The Court further reconciled the seeming conflict between its construction of the indemnification provision and the "No Third-Party Beneficiary" provision. It held that, "[i]n light of the numerous contract provisions granting [Diamond Castle] enforceable rights, it was reasonable to construe Section 11.7 [the "No-Third Party Beneficiary Provision"] to exclude only persons who are neither signatories nor buyer or seller indemnified parties." The Court stated, "[t]o construe the [Purchase Agreement] in the manner suggested by [IAC] would be to ignore, the clear, specific provisions of the [Purchase Agreement] recognizing [Diamond Castle's] rights under the agreement." The Court noted that its conclusion was compelled by the equitable consideration that Panther was "merely an acquisition vehicle" and to rule that Diamond lacked standing to seek indemnification from IAC would leave Diamond "without remedy." Id. at *2.
The takeaway of this decision is that New York courts will read an acquisition agreement in order to give meaning to all of its provisions, and that reliance on a "No Third-Party Beneficiaries" provision may not bar potential lawsuits by third parties if other provisions of the contract could plausibly be read to provide those third parties with enforceable rights.

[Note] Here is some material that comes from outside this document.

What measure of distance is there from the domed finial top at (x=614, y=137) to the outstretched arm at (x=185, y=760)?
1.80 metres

Finally, this decision should be read in conjunction with the United States District Court for the Southern District of New York's decision in Control Data Systems, Inc. v. Computer Power Group, Ltd., 1998 WL 178775 (S.D.N.Y. April 15, 1998).

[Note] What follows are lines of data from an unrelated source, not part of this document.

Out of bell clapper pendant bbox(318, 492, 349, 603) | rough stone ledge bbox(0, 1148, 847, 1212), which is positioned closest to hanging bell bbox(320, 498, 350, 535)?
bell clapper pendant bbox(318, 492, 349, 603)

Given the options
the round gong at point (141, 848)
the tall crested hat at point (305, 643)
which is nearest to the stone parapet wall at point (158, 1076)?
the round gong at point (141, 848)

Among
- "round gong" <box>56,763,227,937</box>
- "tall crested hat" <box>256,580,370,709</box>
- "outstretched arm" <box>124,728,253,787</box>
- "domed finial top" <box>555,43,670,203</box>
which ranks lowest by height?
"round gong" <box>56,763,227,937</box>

In that case, the court held that, with regard to a contract for the sale of assets, the seller's foreign subsidiary, as a non-signatory, was precluded by the contract's "No Third-Party Beneficiary" clause from seeking indemnification from the buyer, despite the contract's express statement that the buyer would indemnify the seller and "each of its subsidiaries." 1998 WL 178775 at *2. The Southern District, however, emphasized that its ruling was compelled by "practical considerations," namely that, under the New York common law of contracts, the seller-signatory could initiate a suit on its subsidiary's behalf and subsequently join the subsidiary as a plaintiff. Id. In Diamond Capital Partners, on the other hand, Panther ceased to exist upon the consummation of the PRC acquisition, and thus could not have enforced any rights granted to Diamond in the Purchase Agreement.
The Appellate Division's decision also offers a further takeaway for deal lawyers: notwithstanding that the court ultimately reached a commonsense interpretation of the Purchase Agreement, litigation over third-party standing issues would have been unnecessary had the "No Third-Party Beneficiaries" clause specifically carved-out application of the clause to provisions of the contract where third-party rights were in fact granted.